» **Opdrachten**
**a.** Geef uit de tekst over werkende armen letterlijk het gedeelte weer dat opent met de woorden "samenleving is het" en sluit met "Rijk aan zet.".
**b.** Tot welk percentage kan de marginale belastingdruk volgens de tekst over werkende armen in sommige gevallen oplopen?

» **Aangeleverde tekst**
• No results found

Het inkomen van werkende armen verbeteren

In document Werken zonder Armoede (pagina 123-132)

7. Aangrijpingspunten voor beleid en aanbevelingen

7.1 Het inkomen van werkende armen verbeteren

Aanpassingen in het inkomensbeleid zijn noodzakelijk om tot minder werkende armen te komen. Dit vergt het bevorderen van de arbeidsintensiteit, het financieel aantrekkelijker maken van werk, het vereenvoudigen van complexe systemen waarmee het inkomen door de overheid wordt ondersteund of aangevuld, het aanmoedigen om te gaan werken vanuit een uitkering.

Nederland heeft een complex stelsel van inkomensondersteuning waarin

inkomensafhankelijke belastingen worden geïnd om vervolgens een deel hiervan via inkomensafhankelijke toeslagen als inkomensondersteuning weer uit te keren. Uit de analyse kwam naar voren dat het om zeer grote aantallen huishoudens gaat en om een groot beslag aan middelen. Het systeem leidt in de huidige vorm tot ongewenste gevolgen en tot een ontmoediging om meer te gaan werken. Zo leidt de huidige

systematiek tot een hoge marginale belastingdruk (in sommige gevallen tot boven de 90 procent), een groot risico op schuldvorming bij werkenden met een laag inkomen als gevolg van herstelacties bij wijzigende omstandigheden zoals flexibel werken en levensgebeurtenissen, en het systeem gaat gepaard met hoge uitvoeringskosten en (strenge) controles op mensen. De recente kinderopvangtoeslag kwestie onderstreept dat er sprake is van problemen in wet- en regelgeving alsmede in de uitvoering.

Het systeem beperkt de mogelijkheden van mensen om zich via werken financieel vooruit te brengen. Het gevolg van (een beetje) meer werken is veelal dat de

inkomenswinst 1-op-1 een vermindering van toeslagen of heffingskortingen tot gevolg heeft, of soms tot algeheel verlies van inkomensondersteuning leidt. Voor de

samenleving is het nadeel dat er onnodig tekorten in stand blijven op de arbeidsmarkt want werkenden zien onvoldoende duidelijke voordelen van meer-uren werken.

De raad staat een beter systeem voor waarin deze effecten sterk worden beperkt. In dit nieuwe systeem worden mensen niet meer ontmoedigd om (meer uren) te gaan werken.

Niet meer ontmoedigd om samen te wonen of kinderen te krijgen. De kans op hoge schulden en terugbetalingen nemen sterk af. Dit is voor een groot deel een opgave voor zowel de rijksoverheid als gemeenten, maar voor een robuust stelsel met goede wet- en regelgeving is ten eerste het Rijk aan zet.

» **Gegevensblok**
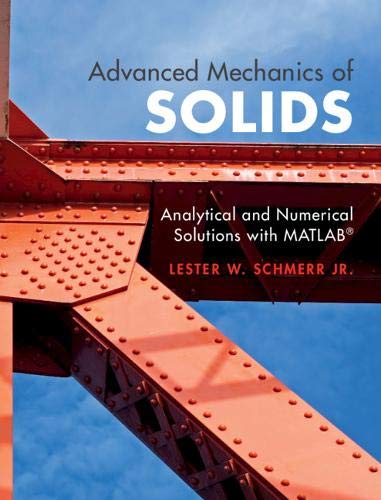 Advanced Mechanics Of Solids 1st Edition Lester W Schmerr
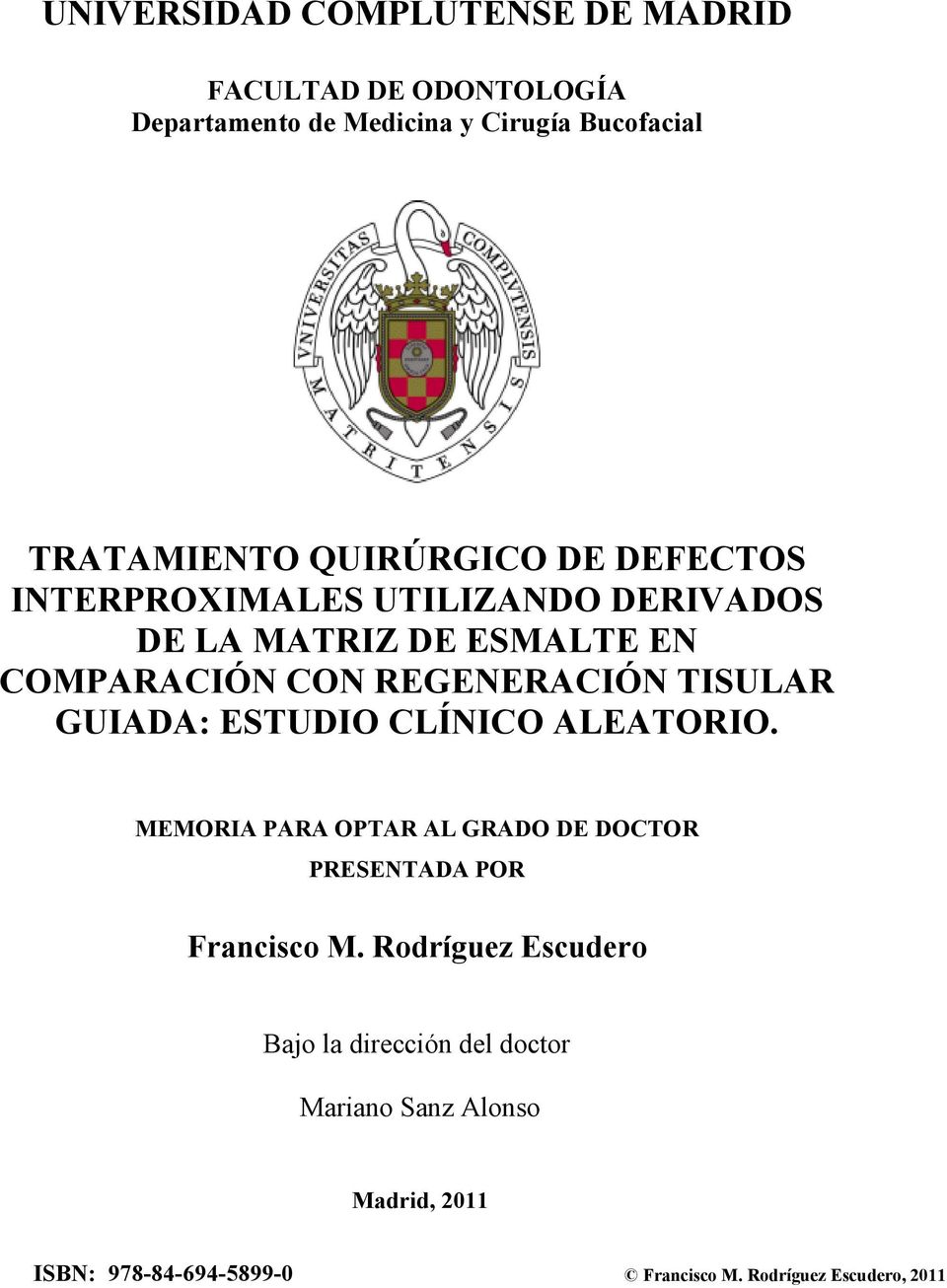 TISULAR GUIADA: ESTUDIO CLÍNICO ALEATORIO. MEMORIA PARA OPTAR AL GRADO DE DOCTOR PRESENTADA POR Francisco M.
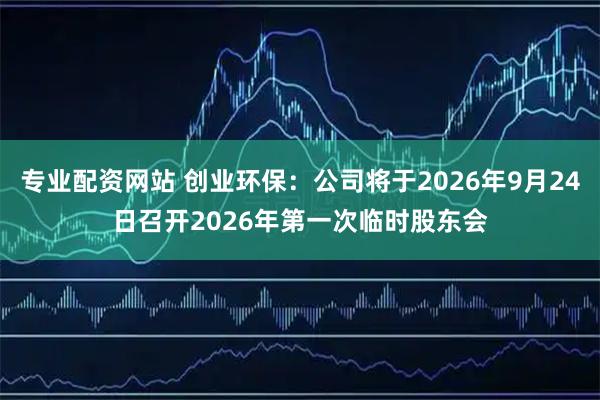 专业配资网站 创业环保：公司将于2026年9月24日召开2026年第一次临时股东会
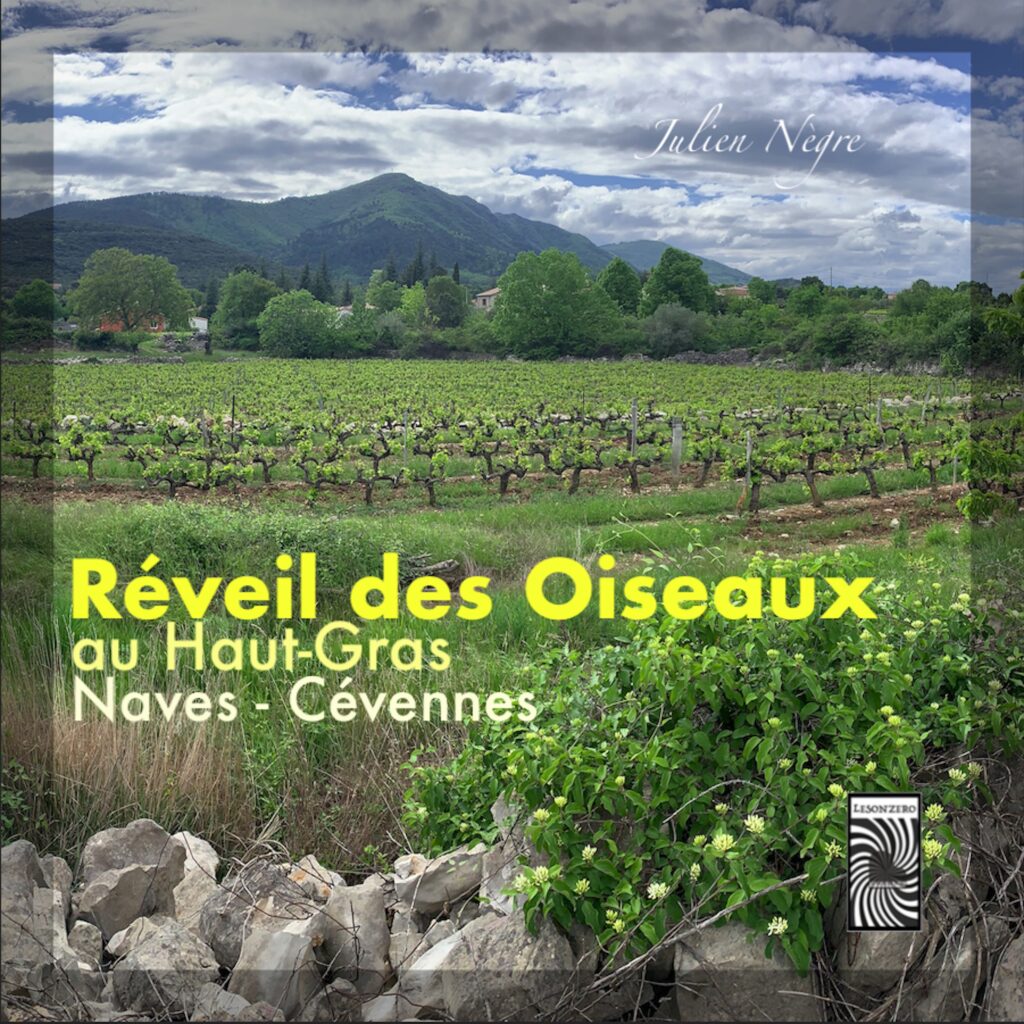 Paysage Sonore - RÉVEIL DES OISEAUX AU HAUT-GRAS - Naves / Cévennes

» **Antwoorden op volgorde**
**a.**
samenleving is het nadeel dat er onnodig tekorten in stand blijven op de arbeidsmarkt want werkenden zien onvoldoende duidelijke voordelen van meer-uren werken.

De raad staat een beter systeem voor waarin deze effecten sterk worden beperkt. In dit nieuwe systeem worden mensen niet meer ontmoedigd om (meer uren) te gaan werken.

Niet meer ontmoedigd om samen te wonen of kinderen te krijgen. De kans op hoge schulden en terugbetalingen nemen sterk af. Dit is voor een groot deel een opgave voor zowel de rijksoverheid als gemeenten, maar voor een robuust stelsel met goede wet- en regelgeving is ten eerste het Rijk aan zet.

**b.** Tot boven de 90 procent.